## Written instruction:
Carry on the passage about SMF data retention and RMF performance monitoring, picking up after its last sentence.

## Excerpted passage:
◇ ◇ ◇ ◇ ◇
The tables contain information on job statistics, system utilization and
IPL statistics.
Archival Raw SMF data is retained for one
year. SLR data tables housing yearly,
monthly, daily and hourly data are retained for 45 days. SLR data tables housing yearly, monthly and
daily data are retained for 70 days.
SLR data tables housing yearly and monthly data are retained for 2
years. On average, SMF data will
require 50 to 60 tapes per month. All
tapes are stored in the data center tape library.
Resource
Management Facility
RMF (5665-274) is a measurement collection tool designed to measure selected areas of system activity and present the data collected in the form of SMF (System Management Facility) records, formatted records or formatted display reports. It is used to evaluate system performance and identify reasons for performance problems. The following SMF record types are created for RMF:
Record type 70
- CPU Activity
Record type 71
- Paging Activity
Record type 72
- Workload Activity
Record type 73
- Channel Path Activity
Record type 74
- Device Activity
Record type 75
- Page/Swap Data Set Activity
Record type 76
- Trace Activity
Record type 77
- Enqueue Activity
Record type 78
- Monitor I Extension
Record type 79
- Monitor II Activity
For a complete discussion of the capabilities of RMF, a description of the types of records collected, and examples of the reports, see MVS/Extended Architecture Resource Measurement Facility (RMF) Monitor I and II Reference and User's Guide, LC28-1556.
RMF
Monitor I
A Monitor I session is an ongoing background session of long duration that collects information about processor, channel path, I/O device, I/O queuing, workload, virtual storage, paging, enqueue contention, page and swap data set and ASM/RSM/SRM trace activities. The activities measured can be collected in the form of SMF records and printed reports.
RMF
Monitor II
A Monitor II session is a snapshot session that generates a report from a single data sample. Monitor II can collect information about address space, reserve, channel path, enqueue, real storage/processor/SRM and domain activities. The report of the activities measured can be sent to a display station or generated in the form of SMF records and printed reports.
RMF
Monitor III
RMF Monitor III is a facility of RMF that provides contention-oriented performance information. Information is collected about the delays users encounter when accessing system resources. Monitor III requires two sessions:
Data gatherer The data gatherer is started from the system console. It collects data, formats the data into a set of samples, and stores the set of samples in a local storage buffer and, optionally, in user-defined data sets.
Data reporter The data reporter session (invoked in TSO) retrieves the data and generates reports (both graphic and tabular) o the display screen. The RMF Monitor III reports can be sued to identify resources causing delays and system bottlenecks. The reports available from Monitor III are described in MVS/Extended Architecture Resource Measurement Facility (RMF) Monitor III Reference and User's Guide, LC28-1557.
◇ ◇ ◇ ◇ ◇
## Source data:
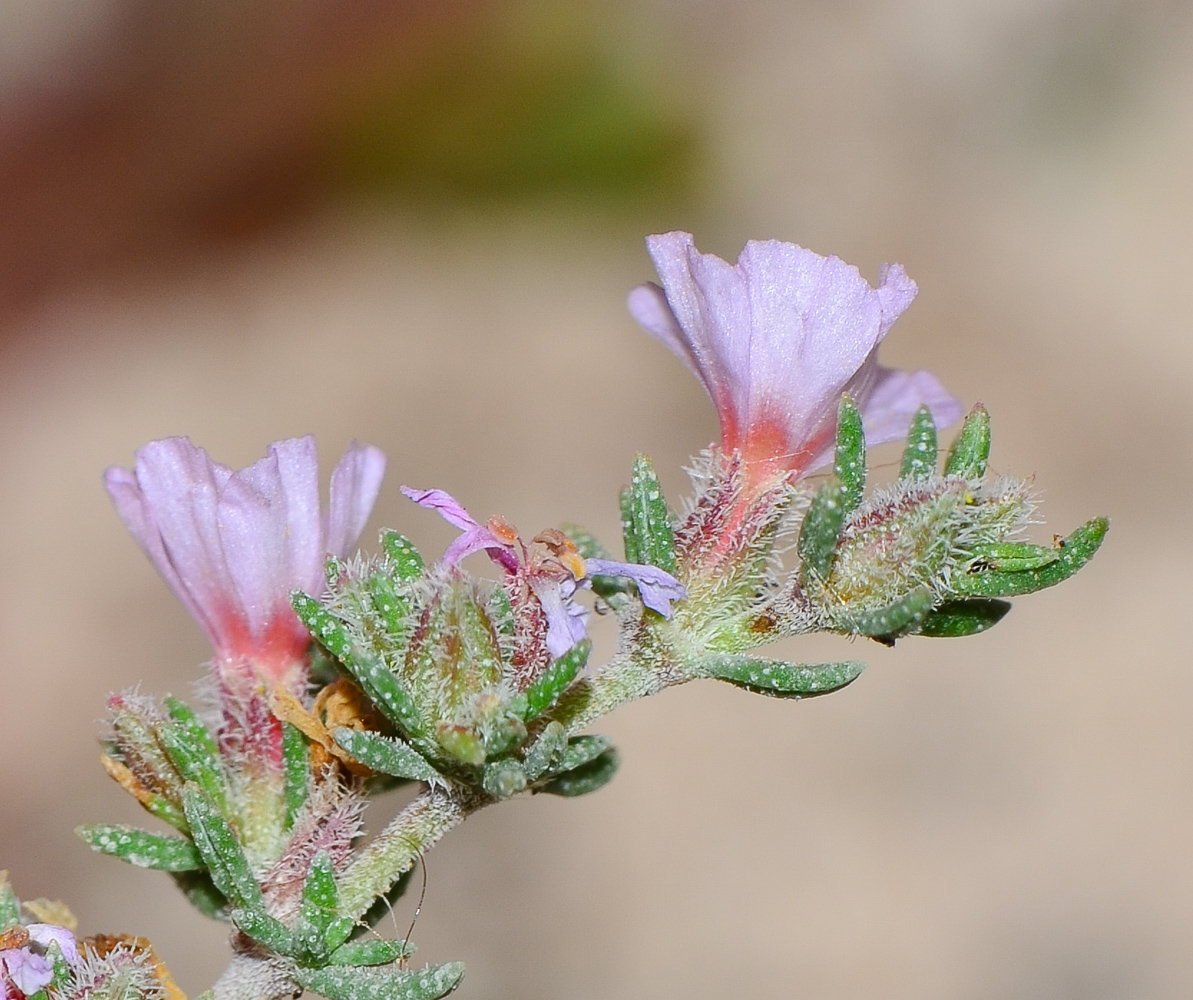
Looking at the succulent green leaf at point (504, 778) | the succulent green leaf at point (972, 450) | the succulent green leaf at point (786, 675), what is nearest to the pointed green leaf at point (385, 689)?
the succulent green leaf at point (504, 778)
◇ ◇ ◇ ◇ ◇
## The output:
SLR (5668-966) is a program product
which contains predefined tables for archiving and reporting certain types of
SMF records. These tables can be
accessed either online on TSO or by reports generated by batch jobs. SLR is used to generate data for performance
reports and for detailed analysis of performance problems and trending.
SLR
Performance Management Application
SLR collects performance-related SMF and RMF data to a separate, performance management database. The data is kept in database tables designed specifically for performance management purposes. The data in these tables is reformatted to quantify portions of response time dependent on different system resources. Performance management dialogs (accessed on TSO) provide detailed analysis of performance problems in either graphic or tabular format. For more information on the performance management application reference Service Level Reporter User's Guide: Performance Management, SH19-6442.
Omegamon
/ MVS
The following description is quoted from the OMEGAMON/MVS Reference Manual. For more information, consult OMEGAMON/MVS Reference Manual (V710), OM53-1646-6.
OMEGAMON for MVS is a realtime software performance monitor for the MVS
operating system. OMEGAMON displays
information on such topics as:
CPU
utilization by address space or by performance group
SRM
parameters
page I/O service times
logical channel queues/control units
I/O contention by device, control unit or
channel
VSAM
Listcat
VSAM listcat listings provide insight into the current status of the VASM data sets. Tuning recommendations are given to database management analysts when appropriate.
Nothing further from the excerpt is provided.